Fortunately, the wait may finally be coming to an end. “Soon our PC fans will also be able to get in on the action that Xbox 360 and PS3 users have been enjoying since July 2009,” said DICE while pinning a medal on its downloadable title for becoming the fastest game ever to reach 1 million units sold on Xbox Live.
Will the game retain its hotcake-esque allure when it makes the jump to PC, though? Well, we’re thinking that depends on whether or not PC gamers are able to muster the sheer strength of will needed to pull themselves away from the multiplayer narcotic that is Battlefield Bad Company 2. And honestly, why would they want to?
With colossal mega-publishers like EA and Activision, it’s rare to hear a less-than-positive peep from even the company janitor, so we have to applaud EA for keeping the first amendment alive with corporate blogger Jeff Green. But you won’t see any standing ovations from us, because while EA’s taken a big step forward in that regard, its Command & Conquer 4 DRM counts as a few hundred steps back. Don’t believe us? Then just ask EA blogger Jeff Green!
"Booted twice—and progress lost—on my single-player C&C4 game because my DSL connection blinked. DRM fail. We need new solutions," Green tweeted. “Welp. I've tried to be open-minded. But my 'net connection is finicky--and the constant disruption of my C&C4 SP game makes this unplayable."
“Yeah, Steam's ability to have off-line play is the clear, better model when talking about SP games," he added. "However, C&C4 experiments w/what a 'single-player game' is--given it's constantly uploading progress/stats for unlocks. It's complicated.
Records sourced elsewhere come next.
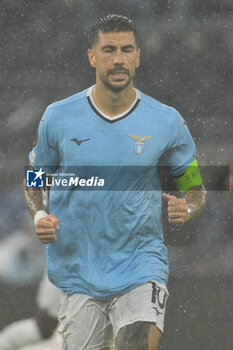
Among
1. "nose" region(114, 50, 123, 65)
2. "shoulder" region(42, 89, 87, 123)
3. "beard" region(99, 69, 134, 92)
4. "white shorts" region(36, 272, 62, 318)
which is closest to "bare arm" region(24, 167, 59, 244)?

I think if we think of C&C4 as an 'online-only' game--which it basically is--then maybe we'd adjust our expectations accordingly."
For the uninitiated, Command & Conquer 4’s DRM functions similarly to Ubisoft’s recent digital rights management disaster in that it requires a constant Internet connection to function.
So, videogame publishers of the world, do we have this “always-connected DRM” phase out of our systems yet? Because if you’re expecting our anger to cool while we warm up to your DRM over time, it’s not gonna happen. It’s like when little kids are playing, and one of them adds a series of increasingly ridiculous, self-serving rules to the game. You know what the other kids do? They find a new friend.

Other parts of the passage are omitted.